SZ reposa ses notes. Oui, les choses avaient changé : on ne protestait plus depuis longtemps sur ces gestations pour autrui qui avaient alerté l’ensemble de la population européenne de l’époque, rapidement détrônées par les utérus artificiels. La sexualité s’était toujours plus séparée de la procréation : on pouvait compter sur les doigts les conceptions « à l’ancienne », mais, simultanément, une nouvelle clinique était arrivée, celle d’adultes toujours et toujours plus déconnectés de l’histoire d’un récit un peu subjectif, comme s’ils étaient tous frères et soeurs, et avaient du mal à lutter contre ce sentiment d’« aparticularisme » : c’était le titre du dernier colloque où elle s’était rendue…

Quant à son rêve, il avait eu quelque chose de prémonitoireun temps au moins : de grands territoires, construits clandestinement dès le début du 21ème siècle avaient effectivement servi de vaste lieu de dépôt des Indésirables en tous genres. Mais ces territoires étaient aussi vite devenus le carrefour de propagation d’épidémies mondiales. Il avait suffi, en plus, d’une histoire d’amour ici et là entre quelqu’une ou un de la région Terre propre et de la Terre des exclus, de quelques journalistes et citoyens un peu trop curieux d’aller voir ce qui se passait dans l’Enfer de la Terre, pour que se mélangent à profusion les plus anciens germes qui pullulaient dans le monde en dérive des Exclus, et ces nouveaux hybrides qui assaillaient la planète et défiaient la Science au fur et à mesure qu’ils mutaient. C’est donc en urgence- en réponse aux injonctions des plus grands experts mondiaux qu’un nouvel exode mondial se redéploya à très grande vitesse: il s’agissait de réintégrer les citoyens du Monde dans une nouvelle mixité sociale, sous haute surveillance hygiénique, sexuelle, et policière. Et après une pandémie de deux ans qui avait ravalé la population terrienne à une dimension moins exponentielle, ayant atteint toutes les classes sociales, les choses avaient progressivement repris leur cours. On voyait même revenir les vieilles névroses oubliées, et les nouveaux immigrés, de retour de l’Enfer du Monde, bâtissaient, avec les autres citoyens devenus beaucoup moins arrogants à force d’avoir vu mourir tant de leurs proches, un nouveau monde. De nouvelles lois, des structures d’aides sociales adaptées aux nouvelles configurations locales, des hôpitaux, des écoles high tech naissaient chaque jour ; un de ces anciens exclus venait même d’être élu Président de l’Europe : un insulaire de l’autre bout du monde qui avait acquis la nationalité européenne quelques années auparavant, et qui, ce jour-là où SZ relisait ses notes, commémorait le centenaire même de la naissance d’un certain Obama.
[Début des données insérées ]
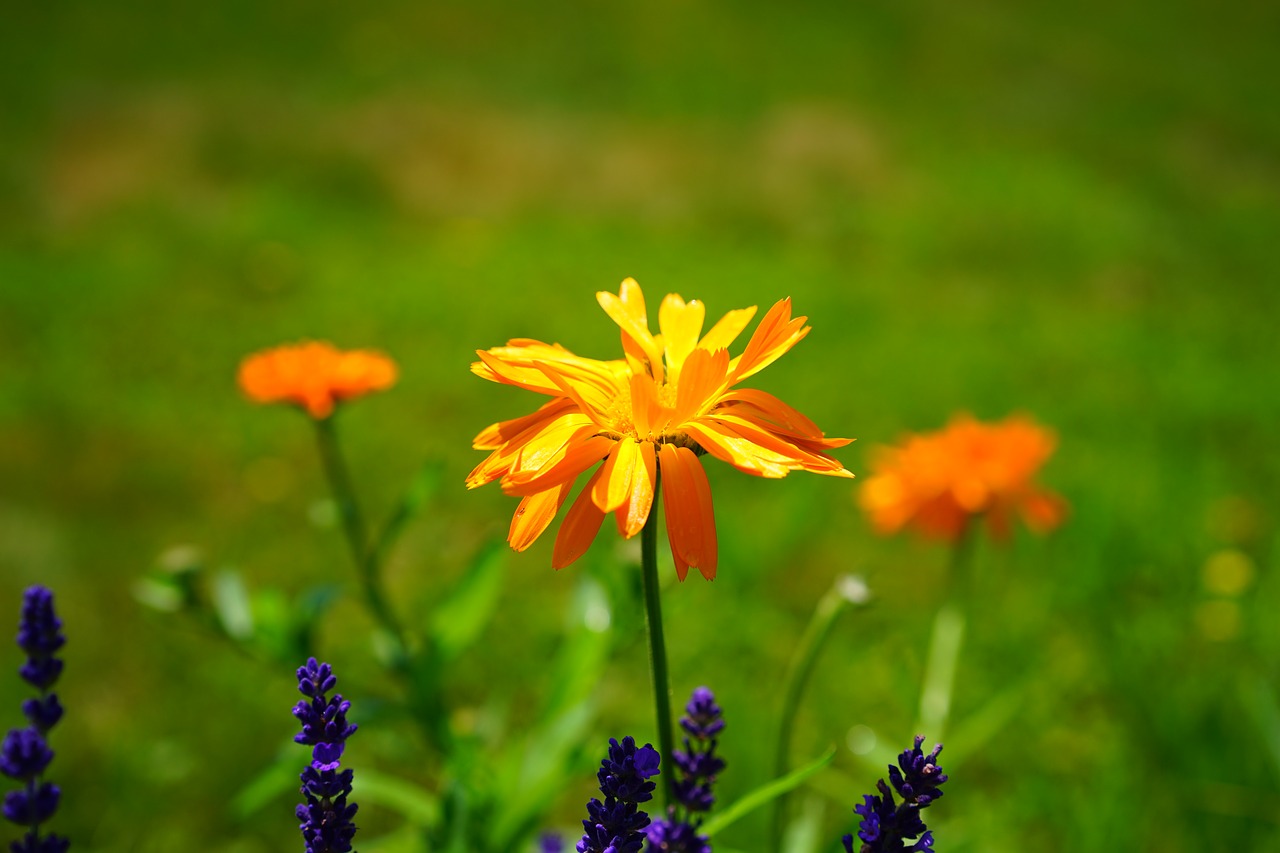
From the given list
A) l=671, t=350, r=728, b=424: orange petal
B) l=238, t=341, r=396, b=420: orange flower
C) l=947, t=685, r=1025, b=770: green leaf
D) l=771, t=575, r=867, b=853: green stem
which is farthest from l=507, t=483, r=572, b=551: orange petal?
l=947, t=685, r=1025, b=770: green leaf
La vieille dame referma son dossier et se dit : qu’aurais-je pu écrire dans cet article ? Que la clinique « psy » en ce temps contenait bien de nouvelles donnes, dans le monde de la grande précarité qui allaient se généraliser en quelques années, dans une errance, une relégation toujours plus forte,-sociale et psychique, déjà annoncée dans les autres classes sociales sous forme d’angoisses, d’agitations incoercibles, d’hypochondries démultipliées dès le plus jeune âge ? Que les grandes migrations mondiales se déployaient lentement mais sûrement, dans une sorte de déréalisation étrange qui faisait peur aux uns, en tuaient d’autres, tandis que bourses et marchés mondiaux commençaient inexorablement à déstabiliser ceux qui s’étaient cru protégés, le tout donnant lieu chaque jour à de nouvelles toxicomanies ? Celles-ci n’avaient fait que se diversifier, mais on savait enfin mieux les soigner : vingt ans plus tard, les jeunes allaient bien mieux, et les classifications psychiatriques, enfin délabellisées de toutes ces notions de « troubles » qui les avaient tant encombrées vingt ans plus tôt, avaient recouvré une dose d’humanisme plus aimable.

En jetant son vieux dossier « 2009 » à la poubelle, SZ regarda sa montre : il était temps de sortir déjeuner avant d’écrire un article sur les nouvelles cliniques des années 30 qu’on venait de lui commander : « Avons-nous observé de nouvelles formes cliniques… ? ». Avec sa stimulation neuronale « coup de fouet » bihebdomadaire, elle était sûre de faire un article bien vif. Comme dans le bon vieux temps.